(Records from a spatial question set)
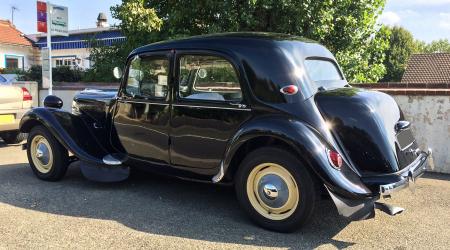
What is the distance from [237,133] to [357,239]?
1.37 meters

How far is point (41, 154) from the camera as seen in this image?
5750 millimetres

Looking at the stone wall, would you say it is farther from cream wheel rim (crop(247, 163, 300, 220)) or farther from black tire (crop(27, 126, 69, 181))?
black tire (crop(27, 126, 69, 181))

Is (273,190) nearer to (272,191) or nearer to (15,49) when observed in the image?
(272,191)

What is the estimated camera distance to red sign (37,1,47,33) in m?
11.1

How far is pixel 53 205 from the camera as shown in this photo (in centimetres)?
479

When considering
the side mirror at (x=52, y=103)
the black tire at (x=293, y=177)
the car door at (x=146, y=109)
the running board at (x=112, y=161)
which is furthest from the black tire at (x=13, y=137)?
the black tire at (x=293, y=177)

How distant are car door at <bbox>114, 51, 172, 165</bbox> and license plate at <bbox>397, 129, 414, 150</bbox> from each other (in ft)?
7.42

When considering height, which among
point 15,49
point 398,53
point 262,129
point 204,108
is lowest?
point 262,129

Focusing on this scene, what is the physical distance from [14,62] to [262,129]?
31193mm

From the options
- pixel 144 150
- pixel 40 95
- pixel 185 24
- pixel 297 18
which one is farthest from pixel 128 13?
pixel 144 150

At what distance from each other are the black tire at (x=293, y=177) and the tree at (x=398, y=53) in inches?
1918

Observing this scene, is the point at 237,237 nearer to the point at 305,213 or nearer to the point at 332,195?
the point at 305,213

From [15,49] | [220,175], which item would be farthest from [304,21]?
[15,49]

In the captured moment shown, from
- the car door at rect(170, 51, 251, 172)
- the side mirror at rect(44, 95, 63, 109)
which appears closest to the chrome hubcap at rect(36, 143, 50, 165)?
the side mirror at rect(44, 95, 63, 109)
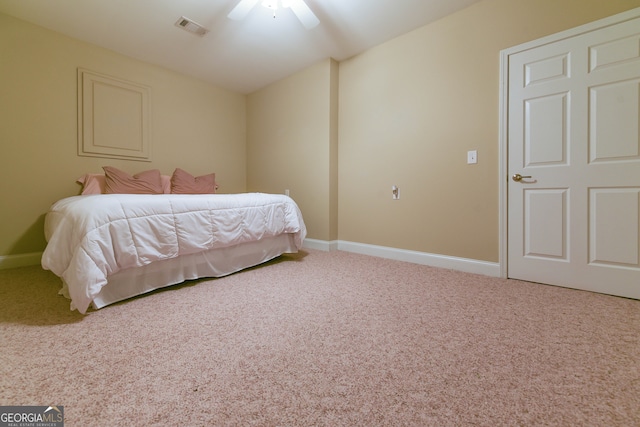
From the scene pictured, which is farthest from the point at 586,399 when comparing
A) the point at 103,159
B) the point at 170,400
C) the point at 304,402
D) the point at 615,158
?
the point at 103,159

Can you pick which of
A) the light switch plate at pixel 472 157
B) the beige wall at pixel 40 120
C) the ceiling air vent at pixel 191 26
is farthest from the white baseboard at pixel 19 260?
the light switch plate at pixel 472 157

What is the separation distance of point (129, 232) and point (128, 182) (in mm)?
1565

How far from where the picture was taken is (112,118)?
9.99 feet

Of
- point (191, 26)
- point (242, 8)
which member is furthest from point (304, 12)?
point (191, 26)

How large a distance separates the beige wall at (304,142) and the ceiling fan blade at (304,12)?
0.92 metres

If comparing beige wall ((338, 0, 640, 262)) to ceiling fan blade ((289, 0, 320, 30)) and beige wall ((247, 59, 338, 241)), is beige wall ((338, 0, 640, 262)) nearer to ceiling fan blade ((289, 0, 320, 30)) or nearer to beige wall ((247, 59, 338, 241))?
beige wall ((247, 59, 338, 241))

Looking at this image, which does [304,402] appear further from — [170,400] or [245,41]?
[245,41]

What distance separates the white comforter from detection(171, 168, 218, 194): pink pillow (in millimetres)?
1398

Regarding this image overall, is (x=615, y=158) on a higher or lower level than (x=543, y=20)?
lower

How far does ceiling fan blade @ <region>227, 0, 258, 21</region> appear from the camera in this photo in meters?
2.10

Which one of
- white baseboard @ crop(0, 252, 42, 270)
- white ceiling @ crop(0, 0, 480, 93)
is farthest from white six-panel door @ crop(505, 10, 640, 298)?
white baseboard @ crop(0, 252, 42, 270)

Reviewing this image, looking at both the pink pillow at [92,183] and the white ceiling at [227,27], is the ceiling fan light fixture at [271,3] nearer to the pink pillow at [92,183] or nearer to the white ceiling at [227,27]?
the white ceiling at [227,27]

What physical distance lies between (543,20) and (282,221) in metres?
2.62

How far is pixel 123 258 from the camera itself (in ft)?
5.23
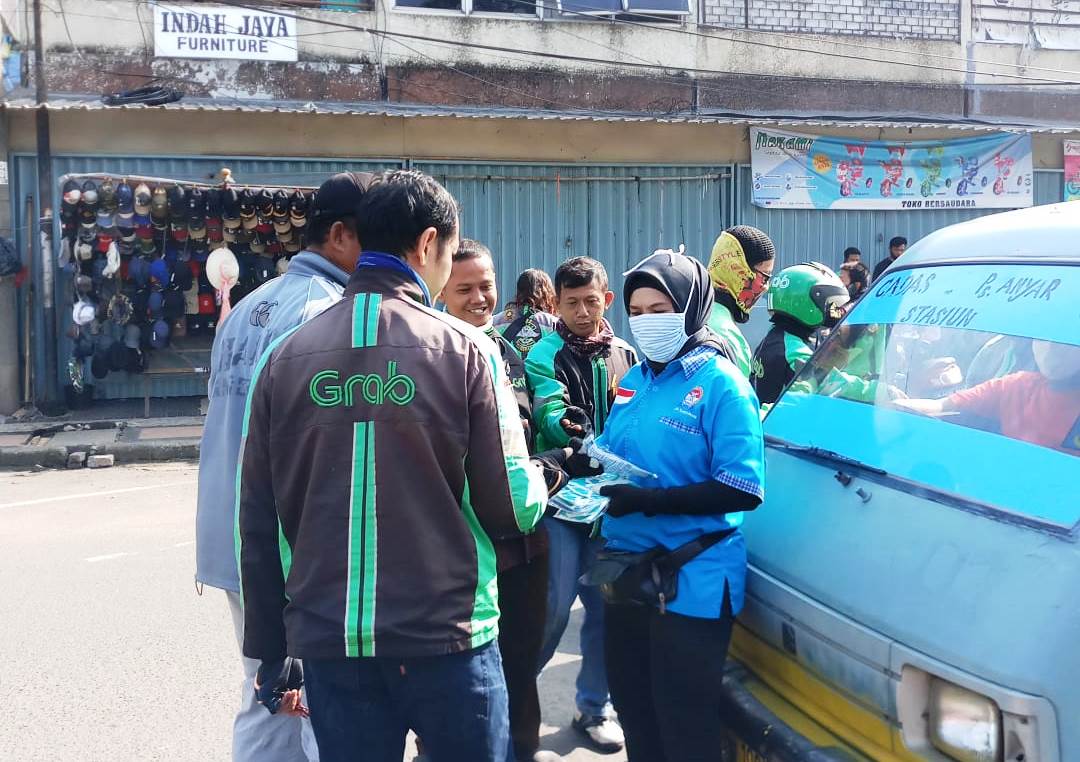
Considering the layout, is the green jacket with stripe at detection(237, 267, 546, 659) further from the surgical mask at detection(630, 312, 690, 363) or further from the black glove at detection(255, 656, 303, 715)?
the surgical mask at detection(630, 312, 690, 363)

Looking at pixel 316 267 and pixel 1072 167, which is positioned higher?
pixel 1072 167

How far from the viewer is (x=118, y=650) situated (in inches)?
182

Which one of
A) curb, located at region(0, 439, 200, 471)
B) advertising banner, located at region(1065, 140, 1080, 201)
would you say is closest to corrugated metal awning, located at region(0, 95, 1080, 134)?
advertising banner, located at region(1065, 140, 1080, 201)

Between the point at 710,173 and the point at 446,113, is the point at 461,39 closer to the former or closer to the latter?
the point at 446,113

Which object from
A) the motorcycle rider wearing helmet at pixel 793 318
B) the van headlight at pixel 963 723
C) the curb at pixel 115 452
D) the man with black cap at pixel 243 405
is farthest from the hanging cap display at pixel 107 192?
the van headlight at pixel 963 723

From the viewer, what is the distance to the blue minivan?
1.95 meters

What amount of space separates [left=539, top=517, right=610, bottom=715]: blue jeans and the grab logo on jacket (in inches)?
59.2

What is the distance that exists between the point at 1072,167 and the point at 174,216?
12.1 metres

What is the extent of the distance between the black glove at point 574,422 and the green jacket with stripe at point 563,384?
14 millimetres

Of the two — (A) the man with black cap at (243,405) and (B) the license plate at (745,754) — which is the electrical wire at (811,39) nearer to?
(A) the man with black cap at (243,405)

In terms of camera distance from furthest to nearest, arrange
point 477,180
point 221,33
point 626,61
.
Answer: point 626,61 → point 477,180 → point 221,33

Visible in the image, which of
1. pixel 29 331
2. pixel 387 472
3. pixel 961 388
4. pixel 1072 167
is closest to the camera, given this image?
pixel 387 472

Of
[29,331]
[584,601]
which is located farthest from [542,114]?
[584,601]

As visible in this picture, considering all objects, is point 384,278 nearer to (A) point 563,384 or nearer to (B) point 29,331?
(A) point 563,384
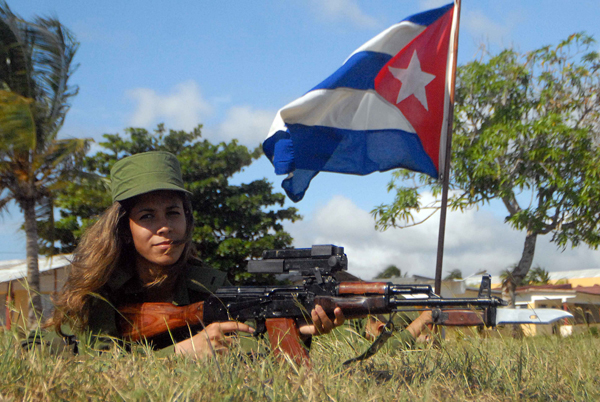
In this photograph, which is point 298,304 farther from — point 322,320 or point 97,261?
point 97,261

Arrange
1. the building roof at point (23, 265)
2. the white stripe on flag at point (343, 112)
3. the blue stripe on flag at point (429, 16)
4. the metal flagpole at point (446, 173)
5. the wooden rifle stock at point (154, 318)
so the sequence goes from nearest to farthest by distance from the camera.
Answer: the wooden rifle stock at point (154, 318) → the metal flagpole at point (446, 173) → the white stripe on flag at point (343, 112) → the blue stripe on flag at point (429, 16) → the building roof at point (23, 265)

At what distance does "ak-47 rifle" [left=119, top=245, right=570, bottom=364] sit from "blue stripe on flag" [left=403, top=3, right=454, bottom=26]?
15.3 feet

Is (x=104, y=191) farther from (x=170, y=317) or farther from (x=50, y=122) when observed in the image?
(x=170, y=317)

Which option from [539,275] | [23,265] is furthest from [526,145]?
[539,275]

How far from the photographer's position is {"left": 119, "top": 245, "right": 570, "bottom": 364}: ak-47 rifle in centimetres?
229

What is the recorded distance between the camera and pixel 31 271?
14.9 m

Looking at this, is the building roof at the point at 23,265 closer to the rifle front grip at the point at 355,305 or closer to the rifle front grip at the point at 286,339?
the rifle front grip at the point at 286,339

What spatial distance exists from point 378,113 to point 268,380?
190 inches

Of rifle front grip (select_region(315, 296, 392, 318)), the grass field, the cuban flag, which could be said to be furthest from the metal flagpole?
rifle front grip (select_region(315, 296, 392, 318))

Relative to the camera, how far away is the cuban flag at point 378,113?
6109 millimetres

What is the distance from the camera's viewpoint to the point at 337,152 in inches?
249

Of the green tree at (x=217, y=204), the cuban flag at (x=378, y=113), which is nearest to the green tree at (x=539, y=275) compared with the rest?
the green tree at (x=217, y=204)

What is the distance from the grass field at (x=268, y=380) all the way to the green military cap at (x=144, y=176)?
850 mm

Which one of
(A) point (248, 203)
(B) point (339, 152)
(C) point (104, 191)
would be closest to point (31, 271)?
(C) point (104, 191)
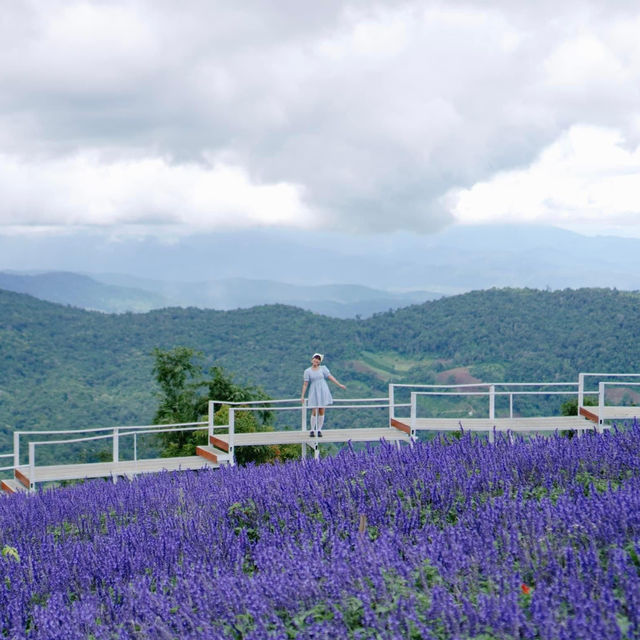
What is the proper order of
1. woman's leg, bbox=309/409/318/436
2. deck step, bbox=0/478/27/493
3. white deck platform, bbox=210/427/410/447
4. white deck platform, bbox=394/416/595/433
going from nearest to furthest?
1. white deck platform, bbox=394/416/595/433
2. white deck platform, bbox=210/427/410/447
3. woman's leg, bbox=309/409/318/436
4. deck step, bbox=0/478/27/493

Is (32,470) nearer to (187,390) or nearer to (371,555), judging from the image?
(371,555)

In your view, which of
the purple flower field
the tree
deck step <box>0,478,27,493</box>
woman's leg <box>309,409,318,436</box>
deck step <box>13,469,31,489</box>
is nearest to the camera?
the purple flower field

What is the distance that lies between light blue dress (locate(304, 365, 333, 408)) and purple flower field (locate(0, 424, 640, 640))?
675 centimetres

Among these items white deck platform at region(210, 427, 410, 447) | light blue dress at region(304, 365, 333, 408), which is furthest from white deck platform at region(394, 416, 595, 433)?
light blue dress at region(304, 365, 333, 408)

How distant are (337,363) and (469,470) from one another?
368ft

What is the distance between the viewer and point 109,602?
12.9 feet

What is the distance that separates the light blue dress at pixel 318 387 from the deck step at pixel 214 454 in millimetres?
1843

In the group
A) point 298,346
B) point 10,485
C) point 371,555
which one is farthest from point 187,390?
point 298,346

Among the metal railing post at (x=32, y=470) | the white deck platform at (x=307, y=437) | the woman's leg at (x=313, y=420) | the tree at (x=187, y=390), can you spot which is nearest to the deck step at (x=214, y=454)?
the white deck platform at (x=307, y=437)

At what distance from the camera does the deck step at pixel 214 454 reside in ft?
45.5

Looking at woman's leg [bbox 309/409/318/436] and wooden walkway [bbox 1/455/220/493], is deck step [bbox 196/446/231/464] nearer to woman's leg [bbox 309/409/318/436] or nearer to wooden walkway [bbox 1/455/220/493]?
wooden walkway [bbox 1/455/220/493]

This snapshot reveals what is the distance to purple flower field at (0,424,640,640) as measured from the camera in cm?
317

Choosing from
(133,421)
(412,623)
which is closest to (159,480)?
(412,623)

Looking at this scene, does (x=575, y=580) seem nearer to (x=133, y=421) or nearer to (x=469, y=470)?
(x=469, y=470)
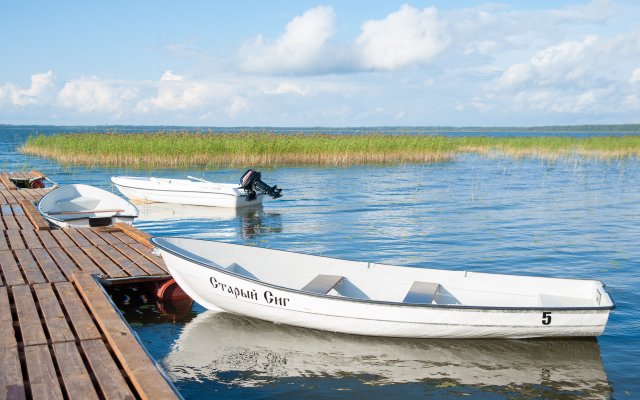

◆ BRIEF ◆
Please rewrite the material starting at the line that has "What is the distance that exists" and ending after the line that has "14 millimetres", replacing "black glove" with "dark glove" and leaving everything else unchanged.

◆ ANSWER TO THIS EXERCISE ◆
What is the distance that exists between the point at 1072,167 and the point at 174,216?
12.1 metres

What is the extent of the distance between the dark glove at point 574,422 and the green jacket with stripe at point 563,384?
14 millimetres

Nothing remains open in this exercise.